Personal information
- Nickname: Silky
- Nationality: British
- Born: Paul Jones 19 November 1966 (age 59) Sheffield, England
- Weight: Light Middleweight, Middleweight, Super Middleweight

Boxing career
- Stance: Orthodox

Boxing record
- Total fights: 44
- Wins: 31
- Win by KO: 11
- Losses: 12
- Draws: 1
- No contests: 0

= Paul Jones (boxer) =

British boxer

Paul "Silky" Jones (born 19 November 1966 in Sheffield, England) is a former World Boxing Champion, nicknamed “Silky” for his quickness and defensive prowess. He has a combined professional record of 31-12-1 (11 KOs) in the welterweight, light-middleweight, middleweight, and super middleweight divisions. He defeated rugged American Verno Phillips for the Light Middleweight World Championship on 22 November 1995. Phillips would go on to achieve World Championship status three more times.

== Early years ==
Jones turned pro in 1986, winning his first professional bout against Paul Gillings. Jones then participated in 4 more fights before moving to Toronto in order to gain experience, where he achieved 3 winning bouts including a 3rd-round KO against Tony Collier. Paul then returned to the UK and participated in 8 more fights before winning his first title against Jason Rowe. On 14 April 1995, Jones won the World Boxing Organization (WBO)'s Intercontinental title against Damien Denny, earning him the "KO of the year award". This then placed Jones as number 2 in the WBO rankings. Jones defended the title twice, remaining undefeated for more than 3 years.

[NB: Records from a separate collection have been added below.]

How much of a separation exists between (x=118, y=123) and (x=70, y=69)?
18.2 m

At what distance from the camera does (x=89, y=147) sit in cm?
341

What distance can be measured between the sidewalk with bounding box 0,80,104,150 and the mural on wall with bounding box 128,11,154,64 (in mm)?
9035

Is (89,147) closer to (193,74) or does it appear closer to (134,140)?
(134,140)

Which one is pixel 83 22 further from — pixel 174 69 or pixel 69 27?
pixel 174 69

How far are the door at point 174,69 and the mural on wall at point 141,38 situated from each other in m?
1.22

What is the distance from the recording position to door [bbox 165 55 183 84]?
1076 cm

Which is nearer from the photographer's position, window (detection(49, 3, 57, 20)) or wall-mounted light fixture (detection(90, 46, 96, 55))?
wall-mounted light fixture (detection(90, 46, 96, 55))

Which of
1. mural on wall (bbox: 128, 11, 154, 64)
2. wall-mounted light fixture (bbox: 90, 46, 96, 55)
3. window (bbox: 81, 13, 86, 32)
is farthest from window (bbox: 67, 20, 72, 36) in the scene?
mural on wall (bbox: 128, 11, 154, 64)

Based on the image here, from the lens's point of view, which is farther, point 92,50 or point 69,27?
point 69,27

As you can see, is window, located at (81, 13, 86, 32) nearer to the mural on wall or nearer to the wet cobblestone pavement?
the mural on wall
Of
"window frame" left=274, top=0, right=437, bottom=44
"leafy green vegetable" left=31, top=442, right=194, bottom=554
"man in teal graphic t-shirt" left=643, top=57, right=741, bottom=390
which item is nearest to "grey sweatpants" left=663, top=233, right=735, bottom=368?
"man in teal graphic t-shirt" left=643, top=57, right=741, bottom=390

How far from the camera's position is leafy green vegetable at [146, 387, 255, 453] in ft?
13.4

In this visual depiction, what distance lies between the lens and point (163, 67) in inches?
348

== Capturing the Light Middleweight title ==
In 1995, Jones had a chance to compete for the championship. He entered the fight as the underdog but surprised the boxing world by winning the match. He won the WBO Light Middleweight title with a majority decision win over Verno Phillips, who later became the IBF Light Middleweight Champion. With the win, Jones became the first British-born Light Middleweight World Champion. Jones joined close friend and boxer Naseem Hamed as Sheffield's second world champion at the time. Hamed, who was also ringside for the fight, said, "Silkys' done the business tonight what a fight I knew he would win but not so easily".
The plan was for Jones to defend his WBO title against Bronco Banyon McKart of Bob Arum's Top Rank promotions. Both parties had a verbal agreement for the bout to be staged either in the UK or America but it did not materialize. However, Jones did go on to win the WBC Super Middle Weight International World Title. Jones' last fight was a points decision over the future EBU–EE Super Middleweight champion Kreshnik Qato. Jones retired in 2002 with a record of 31-12-1.

== WBO controversy ==
In late 2014, it came to light via social media that Jones had never received his actual title belt from the World Boxing Organization. Some boxing fans began a trending campaign on Twitter with the hashtag #GetSilkyHisBelt. Jones was finally awarded his belt in Doncaster at an event staged by former trainer Ian Allcock and John Sheppard on 10 July 2015. After 20 years of fighting against the WBO and British Boxing Board of Control, the belt arrived in England.

| Preceded byVerno Phillips | WBO light Middleweight Champion 22 November 1995– February 1996 Stripped | Succeeded byBronco McKart |

==Junior middleweight==

| Name: | Date: | Location: | Defenses: |
|---|---|---|---|
| US John David Jackson defeated Lupe Aquino | 8 December 1988 | Detroit, Michigan | 6 |
| Title vacated | 1993 | Jackson vacated the title to move up to Middleweight. His last defense was against Michele Mastrodonato on 19 December 1992 in San Severo, Italy |  |
| US Verno Phillips def. Lupe Aquino | 30 October 1993 | Phoenix, Arizona | 4 |
| GBR Paul Jones | 22 November 1995 | Sheffield, England | 0 |
| Title vacated | February 1996 | Jones was stripped of the title. |  |
| US Ronald "Winky" Wright | 17 May 1996 | Monroe, Michigan | 3 |
| NAM Harry Simon | 22 August 1998 | Temba, South Africa | 4 |
| Title vacated | July 2001 | Simon vacated the title to move up to Middleweight. His last defense was against Wayne Alexander on 10 February 2001 in Widnes, England |  |
| PUR Daniel Santos defeated Luis "Yori Boy" Campas | 16 March 2002 | Las Vegas, Nevada | 4 |
| UKR Sergiy Dzindziruk | 3 December 2005 | Magdeburg, Germany | 4 |

== Championships and accomplishments ==

- World Boxing Organization
- WBO Light Middleweight Championship
- WBO Inter-Continental Light Middleweight Championship
- 1995 World Boxing Organization Fighter of the Year
- 1995 World Boxing Organization KO of the year.
- World Boxing Council
- WBC International Super Middleweight Championship
- Commonwealth
- Commonwealth Middleweight Championship
- World records set in 2011- first ever boxer to commentate on a live boxing fight via YouTube.